When technology improves something, I tend to go for the improvement.
But it has to have actually improved.
An electric drill is much better than a brace and bit.
A battery powered electric drill is much handier than one with a cord, but the one with the cord has far superior endurance.
Plastic cases on these tools made them lighter and safer.
These improvements were made and adopted without a lot of thought about how you'd look for using the new tools.
We're surrounded by electric motors.
Just about the only engines we still encounter are in our cars and on lawn / yard maintenance stuff.
Look hard.
Most of us don't have a generator, because we don't live in places like Florida. Hardly anyone I know has a pressure washer... And I'm out of useful things that need an engine.
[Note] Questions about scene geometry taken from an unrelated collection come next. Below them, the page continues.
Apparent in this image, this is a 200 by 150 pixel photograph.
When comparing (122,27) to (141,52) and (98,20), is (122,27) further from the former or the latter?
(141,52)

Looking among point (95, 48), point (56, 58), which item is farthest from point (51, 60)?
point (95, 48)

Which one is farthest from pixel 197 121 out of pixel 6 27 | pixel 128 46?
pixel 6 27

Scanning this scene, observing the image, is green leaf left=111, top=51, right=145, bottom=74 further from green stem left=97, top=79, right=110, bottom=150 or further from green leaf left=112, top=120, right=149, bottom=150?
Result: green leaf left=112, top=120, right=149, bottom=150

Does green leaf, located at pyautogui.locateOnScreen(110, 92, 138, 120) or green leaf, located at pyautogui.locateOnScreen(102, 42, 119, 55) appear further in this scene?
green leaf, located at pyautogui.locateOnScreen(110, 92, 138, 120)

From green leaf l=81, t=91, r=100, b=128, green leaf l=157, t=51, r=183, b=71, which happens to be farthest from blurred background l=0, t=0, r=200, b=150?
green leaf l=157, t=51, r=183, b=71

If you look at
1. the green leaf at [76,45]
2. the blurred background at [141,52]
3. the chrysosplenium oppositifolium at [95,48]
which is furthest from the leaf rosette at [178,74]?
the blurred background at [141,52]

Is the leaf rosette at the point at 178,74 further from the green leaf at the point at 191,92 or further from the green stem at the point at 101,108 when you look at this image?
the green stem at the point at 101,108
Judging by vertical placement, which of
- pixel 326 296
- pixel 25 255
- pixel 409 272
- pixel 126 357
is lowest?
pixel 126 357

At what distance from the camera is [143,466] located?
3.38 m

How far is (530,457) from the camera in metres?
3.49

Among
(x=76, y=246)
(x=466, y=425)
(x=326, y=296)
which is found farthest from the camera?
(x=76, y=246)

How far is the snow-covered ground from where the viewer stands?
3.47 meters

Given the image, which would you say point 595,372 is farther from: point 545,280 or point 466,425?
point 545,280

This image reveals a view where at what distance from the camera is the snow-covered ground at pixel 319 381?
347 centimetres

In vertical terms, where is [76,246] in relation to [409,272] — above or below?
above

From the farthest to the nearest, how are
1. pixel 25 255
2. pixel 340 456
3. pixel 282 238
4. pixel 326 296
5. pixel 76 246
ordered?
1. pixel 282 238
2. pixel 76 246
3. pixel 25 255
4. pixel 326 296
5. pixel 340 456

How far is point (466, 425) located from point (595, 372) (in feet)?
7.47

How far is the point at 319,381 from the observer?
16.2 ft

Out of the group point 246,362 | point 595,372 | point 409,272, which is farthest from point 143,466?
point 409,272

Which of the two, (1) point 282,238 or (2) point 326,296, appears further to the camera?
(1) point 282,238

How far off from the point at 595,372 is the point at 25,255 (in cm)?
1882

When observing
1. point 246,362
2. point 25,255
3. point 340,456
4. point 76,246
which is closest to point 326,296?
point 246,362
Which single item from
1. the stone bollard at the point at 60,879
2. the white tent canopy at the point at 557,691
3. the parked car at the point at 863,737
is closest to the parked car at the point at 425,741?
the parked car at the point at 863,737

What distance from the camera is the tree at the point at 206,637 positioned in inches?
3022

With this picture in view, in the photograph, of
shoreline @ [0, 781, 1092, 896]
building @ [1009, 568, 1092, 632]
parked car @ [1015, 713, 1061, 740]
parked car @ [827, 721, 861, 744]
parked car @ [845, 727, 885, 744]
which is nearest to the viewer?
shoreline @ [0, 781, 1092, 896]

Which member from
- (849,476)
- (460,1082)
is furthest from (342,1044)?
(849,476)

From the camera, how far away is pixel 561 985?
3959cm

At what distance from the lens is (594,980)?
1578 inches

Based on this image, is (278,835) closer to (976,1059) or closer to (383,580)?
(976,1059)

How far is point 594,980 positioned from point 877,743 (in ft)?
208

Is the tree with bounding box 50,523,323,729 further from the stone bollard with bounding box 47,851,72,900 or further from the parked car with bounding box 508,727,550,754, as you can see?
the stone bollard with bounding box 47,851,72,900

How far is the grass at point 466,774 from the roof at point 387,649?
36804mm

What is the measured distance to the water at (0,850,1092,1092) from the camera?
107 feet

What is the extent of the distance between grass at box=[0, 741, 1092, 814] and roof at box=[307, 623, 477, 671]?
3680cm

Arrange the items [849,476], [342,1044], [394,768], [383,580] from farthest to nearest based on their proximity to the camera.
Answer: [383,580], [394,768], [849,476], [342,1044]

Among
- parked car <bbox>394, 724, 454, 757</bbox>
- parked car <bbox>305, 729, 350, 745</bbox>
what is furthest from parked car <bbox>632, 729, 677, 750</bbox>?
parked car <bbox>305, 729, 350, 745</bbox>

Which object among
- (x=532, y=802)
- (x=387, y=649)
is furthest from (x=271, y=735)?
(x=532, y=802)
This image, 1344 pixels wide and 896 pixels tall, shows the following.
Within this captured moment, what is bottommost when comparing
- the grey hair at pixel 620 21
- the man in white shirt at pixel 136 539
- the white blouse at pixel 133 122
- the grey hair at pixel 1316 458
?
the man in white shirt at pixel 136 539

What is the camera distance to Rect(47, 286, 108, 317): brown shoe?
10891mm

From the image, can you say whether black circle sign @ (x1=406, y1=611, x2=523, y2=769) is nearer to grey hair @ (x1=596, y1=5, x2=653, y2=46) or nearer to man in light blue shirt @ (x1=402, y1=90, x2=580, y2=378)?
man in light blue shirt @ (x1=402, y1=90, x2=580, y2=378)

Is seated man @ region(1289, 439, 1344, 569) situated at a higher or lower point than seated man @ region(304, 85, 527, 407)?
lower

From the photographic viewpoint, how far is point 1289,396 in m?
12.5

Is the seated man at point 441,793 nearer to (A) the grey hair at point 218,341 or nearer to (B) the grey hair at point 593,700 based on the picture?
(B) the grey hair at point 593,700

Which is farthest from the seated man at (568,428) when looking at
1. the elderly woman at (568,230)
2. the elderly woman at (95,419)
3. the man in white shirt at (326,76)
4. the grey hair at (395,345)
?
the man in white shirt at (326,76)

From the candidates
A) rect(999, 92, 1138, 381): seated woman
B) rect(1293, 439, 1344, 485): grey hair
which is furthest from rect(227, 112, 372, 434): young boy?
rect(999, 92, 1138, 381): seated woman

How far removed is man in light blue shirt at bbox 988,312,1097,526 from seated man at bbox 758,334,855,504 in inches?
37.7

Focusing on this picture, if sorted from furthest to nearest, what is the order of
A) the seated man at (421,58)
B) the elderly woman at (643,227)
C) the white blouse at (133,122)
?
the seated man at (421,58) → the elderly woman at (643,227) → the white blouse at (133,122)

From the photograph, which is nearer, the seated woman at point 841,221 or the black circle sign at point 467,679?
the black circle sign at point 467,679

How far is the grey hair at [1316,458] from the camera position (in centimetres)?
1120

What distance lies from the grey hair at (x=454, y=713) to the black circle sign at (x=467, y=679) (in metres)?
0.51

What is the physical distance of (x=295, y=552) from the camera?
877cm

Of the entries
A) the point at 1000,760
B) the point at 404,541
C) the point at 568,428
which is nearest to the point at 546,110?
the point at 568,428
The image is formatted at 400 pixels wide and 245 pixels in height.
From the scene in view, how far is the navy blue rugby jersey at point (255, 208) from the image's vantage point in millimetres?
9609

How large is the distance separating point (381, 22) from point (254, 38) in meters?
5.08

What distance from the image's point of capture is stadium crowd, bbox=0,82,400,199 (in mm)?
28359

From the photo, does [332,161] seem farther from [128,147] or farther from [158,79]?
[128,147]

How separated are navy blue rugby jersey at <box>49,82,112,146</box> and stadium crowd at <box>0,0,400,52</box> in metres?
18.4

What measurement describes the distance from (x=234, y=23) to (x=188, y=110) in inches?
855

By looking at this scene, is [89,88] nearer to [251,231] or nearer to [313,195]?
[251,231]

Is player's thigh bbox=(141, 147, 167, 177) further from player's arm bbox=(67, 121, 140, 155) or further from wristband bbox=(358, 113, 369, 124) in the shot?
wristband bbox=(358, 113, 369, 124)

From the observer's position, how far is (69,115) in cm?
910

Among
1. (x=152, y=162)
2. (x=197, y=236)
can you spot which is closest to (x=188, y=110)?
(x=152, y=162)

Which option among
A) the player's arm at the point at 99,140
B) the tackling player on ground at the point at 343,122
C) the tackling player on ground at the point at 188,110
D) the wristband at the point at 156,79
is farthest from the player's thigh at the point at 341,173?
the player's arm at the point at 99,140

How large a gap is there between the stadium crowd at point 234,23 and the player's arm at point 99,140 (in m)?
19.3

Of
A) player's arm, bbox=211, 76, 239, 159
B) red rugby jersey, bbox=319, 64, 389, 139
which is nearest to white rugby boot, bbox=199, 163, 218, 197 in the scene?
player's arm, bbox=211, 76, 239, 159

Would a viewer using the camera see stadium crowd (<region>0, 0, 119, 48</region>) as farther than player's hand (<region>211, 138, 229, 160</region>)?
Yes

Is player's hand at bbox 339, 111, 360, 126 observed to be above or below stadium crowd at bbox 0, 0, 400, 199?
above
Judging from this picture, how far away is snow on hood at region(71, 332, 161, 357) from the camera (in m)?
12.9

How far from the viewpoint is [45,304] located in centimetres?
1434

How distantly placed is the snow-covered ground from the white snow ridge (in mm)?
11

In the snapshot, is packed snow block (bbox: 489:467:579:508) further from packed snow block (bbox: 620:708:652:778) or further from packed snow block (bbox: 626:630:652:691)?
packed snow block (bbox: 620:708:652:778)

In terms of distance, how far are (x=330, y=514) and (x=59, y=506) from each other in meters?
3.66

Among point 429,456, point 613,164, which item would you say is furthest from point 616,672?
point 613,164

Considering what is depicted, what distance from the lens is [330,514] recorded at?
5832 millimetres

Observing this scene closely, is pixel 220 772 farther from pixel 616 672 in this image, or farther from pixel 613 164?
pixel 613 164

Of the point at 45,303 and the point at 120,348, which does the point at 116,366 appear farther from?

As a gear head, I like my engines. Thag grok suck, squeeze, bang, blow.
The only thing holding electric from replacing internal combustion completely in cars is battery technology.
Humble gasoline has an energy density of 9,700 Wh/l or 12,200 Wh/kg.
Lithium-Ion Polymer has ≈ 300 Wh/l or a max of 1,200 Wk/kg, or 300 Wh/kg at worst.
By mass, at best you've got 1/10 the available power with lithium-poly, at worst you've 1/40.
For the same volume of energy storage you get more than 30 times the energy out of a gas tank.
Start looking hard at that. I know, it's math...
Most cars are rocking about a 13 gallon (49.2 l or 477,340.4 Wh) fuel tank and are running (an amazing) 35 miles per gallon to get a range of 455 miles.
That same volume gives us a mere 14,763.1 Wh or a range of just 14 miles. Staggering isn't it?
A Prius is rocking a 1.3 kWh battery, or 1,300 Wh at 46 Wh/kg. The 38 packs displace 22.5 l for a density of just 57.78 Wh/l. And you should halve those densities, because in real life you can only access about half of that before it kicks in the gas engine.
You can't get far on the battery and it takes a long time to charge it back up is the problem that electric cars face.
This is not as much of a problem for an electric drill, or a lawnmower.
As long as the battery can last the job, it's sufficient. If the battery is small and readily replaceable, then using several batteries for the job is also sufficient.
If the tool is any of smaller, lighter, cheaper or handier while also being sufficient to the task; it's an improvement.